Texas lawmakers finally started to address the problem of human and sex trafficking in 2003, Van de Putte said, and by 2009 the Lege had created a statewide Human Trafficking Prevention Task Force to draft policy recommendations. According to the Texas Attorney General’s office, 20 percent of the 800,000 people trafficked each year in the U.S. pass through Texas, the majority through the I-10 corridor. Lawmakers this year passed a bill, spearheaded by Van de Putte, cracking down on child prostitution, giving life sentences to repeat offenders who force kids into sex work. The bill also expanded certain legal protections for victims, giving children forced into prostitution protections similar to victims in sexual assault cases. “This is about making sure these victims are truly treated as such, and not as criminals, while making sure these pimps face the toughest penalties. … Robbing someone of human dignity is the worst sort of crime,” Van de Putte said.
Days after the screening last week, reps with Shared Hope International, an organization founded by former Congresswoman Linda Smith to combat sex trafficking, picked up where the student film left off at a gathering of the National Association of Attorneys General downtown, releasing specific policy reports tailor-made for each state analyzing how each is fighting sex trafficking. The group estimates that some 100,000 minors are forced into prostitution across the country each year, with the average starting age of 13. Still, 19 states don’t have laws on the books making it a crime to buy sex from a minor.
Shared Hope doled out grades to each state according to how they’ve confronted the sex trafficking of minors — 26 states received failing grades, while Texas, one of the highest, was one of only four to receive a B. “A lot has happened in two years,” said Smith. “In Texas just this year we saw you changing penalties for buyers, we’ve started to take this really serious. You probably don’t want to come to Texas if you’re thinking about buying sex.”

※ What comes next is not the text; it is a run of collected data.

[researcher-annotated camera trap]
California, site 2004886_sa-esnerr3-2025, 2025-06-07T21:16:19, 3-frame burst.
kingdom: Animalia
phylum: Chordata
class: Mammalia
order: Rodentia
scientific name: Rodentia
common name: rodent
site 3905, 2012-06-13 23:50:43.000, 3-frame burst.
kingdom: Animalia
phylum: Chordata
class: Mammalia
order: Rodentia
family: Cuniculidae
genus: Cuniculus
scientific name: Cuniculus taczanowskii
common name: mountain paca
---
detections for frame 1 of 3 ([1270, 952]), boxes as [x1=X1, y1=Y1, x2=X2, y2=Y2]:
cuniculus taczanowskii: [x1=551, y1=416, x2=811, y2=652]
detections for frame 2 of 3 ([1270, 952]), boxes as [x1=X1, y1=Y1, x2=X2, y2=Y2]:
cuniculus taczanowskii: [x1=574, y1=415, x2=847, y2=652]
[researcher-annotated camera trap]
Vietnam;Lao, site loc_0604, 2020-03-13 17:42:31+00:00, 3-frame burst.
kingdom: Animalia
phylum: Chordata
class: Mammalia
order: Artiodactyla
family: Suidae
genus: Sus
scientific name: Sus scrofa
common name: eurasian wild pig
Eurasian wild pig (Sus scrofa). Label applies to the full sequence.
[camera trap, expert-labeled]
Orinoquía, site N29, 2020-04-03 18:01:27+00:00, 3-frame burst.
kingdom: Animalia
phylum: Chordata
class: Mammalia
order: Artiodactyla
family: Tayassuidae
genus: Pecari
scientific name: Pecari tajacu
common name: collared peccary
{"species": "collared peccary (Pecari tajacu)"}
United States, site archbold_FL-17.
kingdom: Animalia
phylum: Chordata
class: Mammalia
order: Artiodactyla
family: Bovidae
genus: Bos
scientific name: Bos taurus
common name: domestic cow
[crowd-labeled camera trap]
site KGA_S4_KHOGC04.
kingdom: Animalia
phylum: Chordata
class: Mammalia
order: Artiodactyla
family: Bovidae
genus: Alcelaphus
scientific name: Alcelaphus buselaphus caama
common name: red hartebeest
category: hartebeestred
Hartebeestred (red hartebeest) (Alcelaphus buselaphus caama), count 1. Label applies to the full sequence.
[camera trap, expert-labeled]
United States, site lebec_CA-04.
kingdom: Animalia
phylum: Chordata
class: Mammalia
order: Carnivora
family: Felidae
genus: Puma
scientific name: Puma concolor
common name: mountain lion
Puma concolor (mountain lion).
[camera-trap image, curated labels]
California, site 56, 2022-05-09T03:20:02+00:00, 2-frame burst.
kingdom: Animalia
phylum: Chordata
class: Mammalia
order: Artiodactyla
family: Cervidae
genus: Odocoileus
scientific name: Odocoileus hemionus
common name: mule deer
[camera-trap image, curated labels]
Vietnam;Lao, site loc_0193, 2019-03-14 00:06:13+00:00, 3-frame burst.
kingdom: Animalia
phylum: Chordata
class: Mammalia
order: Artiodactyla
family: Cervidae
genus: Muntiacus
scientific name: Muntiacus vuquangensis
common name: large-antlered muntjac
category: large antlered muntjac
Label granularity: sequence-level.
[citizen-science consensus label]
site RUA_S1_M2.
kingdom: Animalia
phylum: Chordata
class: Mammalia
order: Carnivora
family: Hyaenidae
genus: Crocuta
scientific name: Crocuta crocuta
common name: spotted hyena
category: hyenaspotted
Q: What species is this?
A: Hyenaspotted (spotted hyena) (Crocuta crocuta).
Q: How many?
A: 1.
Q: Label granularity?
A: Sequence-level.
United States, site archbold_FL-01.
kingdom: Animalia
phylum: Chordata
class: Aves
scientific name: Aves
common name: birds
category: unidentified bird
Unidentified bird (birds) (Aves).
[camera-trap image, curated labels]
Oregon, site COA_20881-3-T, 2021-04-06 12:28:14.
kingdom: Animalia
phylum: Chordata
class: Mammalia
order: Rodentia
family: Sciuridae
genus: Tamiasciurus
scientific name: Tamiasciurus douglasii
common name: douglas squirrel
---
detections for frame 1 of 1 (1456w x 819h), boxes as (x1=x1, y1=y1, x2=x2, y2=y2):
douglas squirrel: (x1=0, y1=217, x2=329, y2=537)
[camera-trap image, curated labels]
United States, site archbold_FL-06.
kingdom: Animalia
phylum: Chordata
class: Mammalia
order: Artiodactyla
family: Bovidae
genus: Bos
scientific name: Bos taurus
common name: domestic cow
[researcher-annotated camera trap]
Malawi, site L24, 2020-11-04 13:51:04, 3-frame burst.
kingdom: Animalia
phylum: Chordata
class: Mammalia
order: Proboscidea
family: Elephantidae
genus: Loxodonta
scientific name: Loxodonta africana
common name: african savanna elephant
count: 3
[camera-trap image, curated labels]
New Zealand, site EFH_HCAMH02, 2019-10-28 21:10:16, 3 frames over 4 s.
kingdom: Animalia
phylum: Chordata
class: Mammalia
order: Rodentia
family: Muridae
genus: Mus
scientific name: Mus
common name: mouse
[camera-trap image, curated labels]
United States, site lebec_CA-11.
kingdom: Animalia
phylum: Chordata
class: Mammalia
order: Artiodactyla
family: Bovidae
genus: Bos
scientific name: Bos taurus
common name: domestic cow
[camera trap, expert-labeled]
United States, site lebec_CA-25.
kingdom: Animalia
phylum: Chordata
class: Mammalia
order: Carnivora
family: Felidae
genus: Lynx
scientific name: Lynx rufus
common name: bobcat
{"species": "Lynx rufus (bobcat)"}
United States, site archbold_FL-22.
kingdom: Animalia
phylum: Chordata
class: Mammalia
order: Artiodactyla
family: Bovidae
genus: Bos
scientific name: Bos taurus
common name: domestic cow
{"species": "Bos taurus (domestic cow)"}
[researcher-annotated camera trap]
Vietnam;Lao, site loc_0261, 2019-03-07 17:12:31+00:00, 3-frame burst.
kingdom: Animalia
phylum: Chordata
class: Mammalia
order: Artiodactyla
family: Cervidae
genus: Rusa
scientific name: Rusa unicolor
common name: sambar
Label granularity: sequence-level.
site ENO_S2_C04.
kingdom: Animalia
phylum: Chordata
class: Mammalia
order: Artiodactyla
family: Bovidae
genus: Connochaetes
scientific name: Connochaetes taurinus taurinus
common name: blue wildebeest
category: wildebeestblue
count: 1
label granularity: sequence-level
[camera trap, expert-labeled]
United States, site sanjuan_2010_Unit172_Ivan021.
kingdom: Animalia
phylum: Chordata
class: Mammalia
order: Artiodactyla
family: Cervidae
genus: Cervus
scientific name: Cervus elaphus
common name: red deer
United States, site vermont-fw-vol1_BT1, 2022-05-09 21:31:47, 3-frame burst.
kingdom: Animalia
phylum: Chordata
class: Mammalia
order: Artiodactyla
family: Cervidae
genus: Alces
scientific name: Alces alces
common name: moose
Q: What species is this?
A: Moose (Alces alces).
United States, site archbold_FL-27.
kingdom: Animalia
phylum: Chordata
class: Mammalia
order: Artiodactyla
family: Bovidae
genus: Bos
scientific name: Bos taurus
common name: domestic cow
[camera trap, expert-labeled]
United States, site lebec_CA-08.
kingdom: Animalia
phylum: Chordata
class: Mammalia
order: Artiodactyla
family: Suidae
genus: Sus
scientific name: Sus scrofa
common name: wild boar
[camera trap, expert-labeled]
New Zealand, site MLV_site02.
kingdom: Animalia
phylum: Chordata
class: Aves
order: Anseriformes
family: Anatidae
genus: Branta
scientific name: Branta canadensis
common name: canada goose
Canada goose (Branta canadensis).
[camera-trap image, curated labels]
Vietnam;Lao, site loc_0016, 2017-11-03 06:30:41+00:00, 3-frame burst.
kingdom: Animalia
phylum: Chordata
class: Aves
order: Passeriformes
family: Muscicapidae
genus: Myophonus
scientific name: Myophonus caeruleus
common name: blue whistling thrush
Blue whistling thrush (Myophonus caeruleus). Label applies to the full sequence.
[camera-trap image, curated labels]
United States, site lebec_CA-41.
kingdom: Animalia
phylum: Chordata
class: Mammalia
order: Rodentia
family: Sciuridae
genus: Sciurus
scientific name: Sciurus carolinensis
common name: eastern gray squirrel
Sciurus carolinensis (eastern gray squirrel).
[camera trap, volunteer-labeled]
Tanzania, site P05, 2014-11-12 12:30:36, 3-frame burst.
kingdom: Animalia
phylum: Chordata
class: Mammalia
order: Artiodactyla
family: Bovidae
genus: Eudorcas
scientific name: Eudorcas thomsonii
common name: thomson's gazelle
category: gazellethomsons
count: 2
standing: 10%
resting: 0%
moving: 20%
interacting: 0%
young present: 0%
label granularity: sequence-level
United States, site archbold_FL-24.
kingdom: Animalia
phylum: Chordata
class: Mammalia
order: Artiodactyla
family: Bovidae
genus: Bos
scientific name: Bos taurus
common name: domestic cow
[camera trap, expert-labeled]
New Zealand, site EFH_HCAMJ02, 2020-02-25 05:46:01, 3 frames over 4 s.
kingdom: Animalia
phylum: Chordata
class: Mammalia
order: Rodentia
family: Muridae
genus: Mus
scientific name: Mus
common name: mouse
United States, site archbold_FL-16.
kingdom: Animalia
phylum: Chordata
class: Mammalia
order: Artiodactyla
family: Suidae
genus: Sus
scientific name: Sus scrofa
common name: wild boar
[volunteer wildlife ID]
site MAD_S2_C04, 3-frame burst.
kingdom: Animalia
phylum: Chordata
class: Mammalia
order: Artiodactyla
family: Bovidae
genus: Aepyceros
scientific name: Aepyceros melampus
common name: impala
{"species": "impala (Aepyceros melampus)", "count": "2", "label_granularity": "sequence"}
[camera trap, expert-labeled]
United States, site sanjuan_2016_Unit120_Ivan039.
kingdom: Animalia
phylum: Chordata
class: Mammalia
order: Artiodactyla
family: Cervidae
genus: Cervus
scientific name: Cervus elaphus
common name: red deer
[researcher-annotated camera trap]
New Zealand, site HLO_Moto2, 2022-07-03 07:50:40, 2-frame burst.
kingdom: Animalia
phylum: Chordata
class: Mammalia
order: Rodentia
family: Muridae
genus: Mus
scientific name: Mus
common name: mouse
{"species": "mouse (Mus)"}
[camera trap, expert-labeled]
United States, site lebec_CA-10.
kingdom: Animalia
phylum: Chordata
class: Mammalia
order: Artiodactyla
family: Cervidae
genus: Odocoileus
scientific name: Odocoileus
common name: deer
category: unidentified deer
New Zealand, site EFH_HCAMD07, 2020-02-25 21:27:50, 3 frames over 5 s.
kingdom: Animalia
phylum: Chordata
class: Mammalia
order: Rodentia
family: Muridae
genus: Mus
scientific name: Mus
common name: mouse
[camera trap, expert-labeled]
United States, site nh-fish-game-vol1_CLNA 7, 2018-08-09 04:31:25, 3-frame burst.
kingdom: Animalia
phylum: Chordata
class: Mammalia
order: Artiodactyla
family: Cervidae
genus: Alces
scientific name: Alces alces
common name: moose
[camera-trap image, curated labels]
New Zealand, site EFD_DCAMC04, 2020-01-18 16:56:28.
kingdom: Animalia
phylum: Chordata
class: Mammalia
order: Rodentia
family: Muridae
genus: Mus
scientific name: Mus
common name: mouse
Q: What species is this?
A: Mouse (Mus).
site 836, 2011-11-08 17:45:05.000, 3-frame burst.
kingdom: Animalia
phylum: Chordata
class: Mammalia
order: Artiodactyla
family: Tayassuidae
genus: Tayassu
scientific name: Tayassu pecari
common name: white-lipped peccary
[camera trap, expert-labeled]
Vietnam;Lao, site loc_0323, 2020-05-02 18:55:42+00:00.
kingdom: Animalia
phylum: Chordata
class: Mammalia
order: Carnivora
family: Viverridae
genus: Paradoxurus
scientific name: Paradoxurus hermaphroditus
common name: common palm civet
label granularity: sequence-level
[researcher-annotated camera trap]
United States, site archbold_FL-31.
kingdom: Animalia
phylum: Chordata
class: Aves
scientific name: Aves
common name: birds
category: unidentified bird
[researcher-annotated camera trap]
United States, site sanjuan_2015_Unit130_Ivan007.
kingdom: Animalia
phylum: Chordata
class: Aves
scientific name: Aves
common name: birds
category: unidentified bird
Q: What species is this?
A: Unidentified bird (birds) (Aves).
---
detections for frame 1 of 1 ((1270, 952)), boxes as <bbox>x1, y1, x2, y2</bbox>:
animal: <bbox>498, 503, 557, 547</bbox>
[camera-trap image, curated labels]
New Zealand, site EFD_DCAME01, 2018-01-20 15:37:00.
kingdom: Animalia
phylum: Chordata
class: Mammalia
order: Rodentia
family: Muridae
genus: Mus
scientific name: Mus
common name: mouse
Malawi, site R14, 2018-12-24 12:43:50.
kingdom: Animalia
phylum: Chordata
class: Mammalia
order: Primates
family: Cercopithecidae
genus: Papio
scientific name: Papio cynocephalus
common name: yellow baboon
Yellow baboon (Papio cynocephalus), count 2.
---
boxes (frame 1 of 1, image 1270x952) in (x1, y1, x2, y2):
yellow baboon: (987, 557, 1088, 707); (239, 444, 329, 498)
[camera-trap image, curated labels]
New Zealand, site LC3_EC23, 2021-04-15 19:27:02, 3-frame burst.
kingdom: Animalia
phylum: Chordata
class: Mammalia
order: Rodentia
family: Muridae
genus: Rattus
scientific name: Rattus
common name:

Shared Hope estimates nearly 200 girls under 18 are sold for sex across Texas on any given weekend. Between 2007 and 2011, 369 children have been identified as domestic sex trafficking victims in Texas. And even while prostituted children are legally defined as victims here, 63 minors were arrested on average each year between 2006 and 2009 on prostitution charges in Texas, the group says.
Texas killing Women’s Health Program quietly
GOP efforts to defund Planned Parenthood, going back at least as far as 2005, are finally starting to bear fruit. Apart from the Legislature this year chopping off nearly two-thirds of the state’s $100 million biennial budget for basic family planning services for low-income Texans (a tactic many conservatives championed as a way to ensure Planned Parenthood see none of the funds), the state is finally poised to kick Planned Parenthood out of its Women’s Health Program for good. In doing so, it may have imploded one of Texas’ most successful programs for providing reproductive health care to low-income women and preventing unplanned pregnancies to boot.
The Women’s Health Program, a widely successful Medicaid waiver program providing contraception and general reproductive health care, like preventative breast and cervical cancer screenings, to thousands of low-income and uninsured women across the state is set to expire by the end of the year. And those in Planned Parenthood’s corner worry the feds are wary of approving the program now that Texas has inserted guiding language specifically excluding funding from groups like Planned Parenthood, which provides roughly half of all those services statewide, in an attempt to punish groups linked to abortion.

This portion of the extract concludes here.